Children with GJH and associated symptoms report chronic pain (Grahame, 2008), fatigue (Voermans, Knoop, Bleijenberg, & van Engelen, 2011) and functional difficulties, such as balance deficiencies (Hanewinkel-van Kleef, Helders, Takken, & Engelbert, 2009) that have a negative impact on their daily quality of life (Fatoye, Palmer, Macmillan, Rowe, & van der Linden, 2012) (Mu et al., 2019). Chronic joint pain is often exacerbated following physical activity (Armon, 2015) with lower limb pain being the most common location described (Pacey, Tofts, Adams, & Nicholson, 2015). Joint instability episodes and frequent soft tissue symptoms have also been frequently reported (Pacey et al., 2015); however, sometimes for young patients it is challenging to recollect with precision when and how these occurred.

 

Functional difficulties reported include motor development challenges (R. H. Engelbert et al., 2005), muscle torque deficits and poor proprioception (Fatoye, Palmer, Macmillan, Rowe, & van der Linden, 2009) resulting in a negative influence on school and/or social activity participation (Schubert-Hjalmarsson, Öhman, Kyllerman, & Beckung, 2012). Children with GJH also describe systemic symptoms including orthostatic intolerance, functional gastrointestinal disorders and stress incontinence (Fatoye et al., 2012; Pacey et al., 2015) a greater number of systemic symptoms leads to worse functional disability (Scheper et al., 2016). 

 

Additional psychological symptoms may also result in poorer quality of life than typically developing children (Baeza-Velasco, Gély-Nargeot, Bulbena Vilarrasa, & Bravo, 2011; Mu et al., 2019; Pacey et al., 2015; Zekry, 2013)

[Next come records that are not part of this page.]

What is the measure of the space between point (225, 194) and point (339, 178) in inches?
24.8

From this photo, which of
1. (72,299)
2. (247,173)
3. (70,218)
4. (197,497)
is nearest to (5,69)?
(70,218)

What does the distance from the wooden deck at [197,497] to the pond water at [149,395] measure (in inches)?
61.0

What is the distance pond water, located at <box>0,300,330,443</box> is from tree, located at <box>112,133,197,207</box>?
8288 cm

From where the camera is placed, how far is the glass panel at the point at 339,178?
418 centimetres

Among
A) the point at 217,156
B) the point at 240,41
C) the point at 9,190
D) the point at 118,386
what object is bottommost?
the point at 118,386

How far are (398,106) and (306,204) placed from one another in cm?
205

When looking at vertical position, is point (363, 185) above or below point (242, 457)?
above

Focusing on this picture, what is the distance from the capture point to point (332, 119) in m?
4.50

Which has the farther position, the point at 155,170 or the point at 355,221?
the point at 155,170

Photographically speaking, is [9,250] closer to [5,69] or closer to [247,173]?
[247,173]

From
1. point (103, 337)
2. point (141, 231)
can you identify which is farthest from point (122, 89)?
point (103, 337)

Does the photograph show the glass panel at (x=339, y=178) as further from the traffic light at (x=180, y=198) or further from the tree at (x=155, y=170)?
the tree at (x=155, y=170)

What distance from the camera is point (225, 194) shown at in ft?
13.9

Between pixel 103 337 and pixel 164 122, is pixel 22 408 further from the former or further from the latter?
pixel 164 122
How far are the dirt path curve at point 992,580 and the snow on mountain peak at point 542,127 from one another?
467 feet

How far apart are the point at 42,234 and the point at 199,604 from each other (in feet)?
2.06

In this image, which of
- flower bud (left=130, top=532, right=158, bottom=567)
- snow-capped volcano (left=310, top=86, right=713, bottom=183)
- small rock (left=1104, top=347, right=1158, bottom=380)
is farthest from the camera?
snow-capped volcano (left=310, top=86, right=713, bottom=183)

Patients are often relying on their memory as they assess adverse episodes, ongoing pain levels, compliance with physical activity programs and their quality of life level...

The need for more data

This valuable clinical information is traditionally collected during face-to-face appointments that are usually scheduled every one to three months. In these appointments, patients are often relying on their memory as they assess adverse episodes, ongoing pain levels, compliance with physical activity programs and their quality of life level. Clinicians then have to manually transfer insights into the patient’s medical record. At present, no studies have yet been able to facilitate this process to reduce recall bias and improve real time paediatric data capture of acute and chronic symptoms.

 

Validated, reliable outcome measures aid evaluation of treatment effectiveness. Despite the importance of such validated outcome measures in paediatric populations (Rome, Ashford, & Evans, 2010) there are still limited condition specific outcome measurement tools for children with GJH and associated symptoms. Recent systematic reviews and meta-analyses have been largely inconclusive, partially due to the lack of standardised outcome measures used between studies (R. Engelbert et al., 2013; Peterson, Coda, Pacey, & Hawke, 2018; Scheper et al., 2013; Smith et al., 2014).

 

Figure 2: A video of a frontal view of a child with GJH. Consent obtained and photo provided by Narrabeen Sport Medical Centre – Podiatry. 

 

Common treatment pathways

Health professionals typically utilise non-drug interventions, such as physical and mechanical therapies, to effectively manage lower limb symptoms. The evidence base for mechanical and physical therapies for lower limb problems in children with GJH is growing yet with small sample sizes, high attrition rates and in some cases it is difficult for health professionals to access, appraise and synthesise. Exercise based therapy has been assessed, and while literature recommends the use of Foot Orthoses (FOs) very limited research has been carried out specifically in this population (Simmonds & Keer, 2007).

 

Considering the high prevalence of GJH present in our paediatric communities and the frequent concerns expressed by parents, future studies should focus on providing safe and effective podiatric solutions to help children with GJH. This may improve lower limb pain, promote higher physical activity level and overall quality of life.

 

Conflict of Interest

The authors would like to declare no conflict of interest.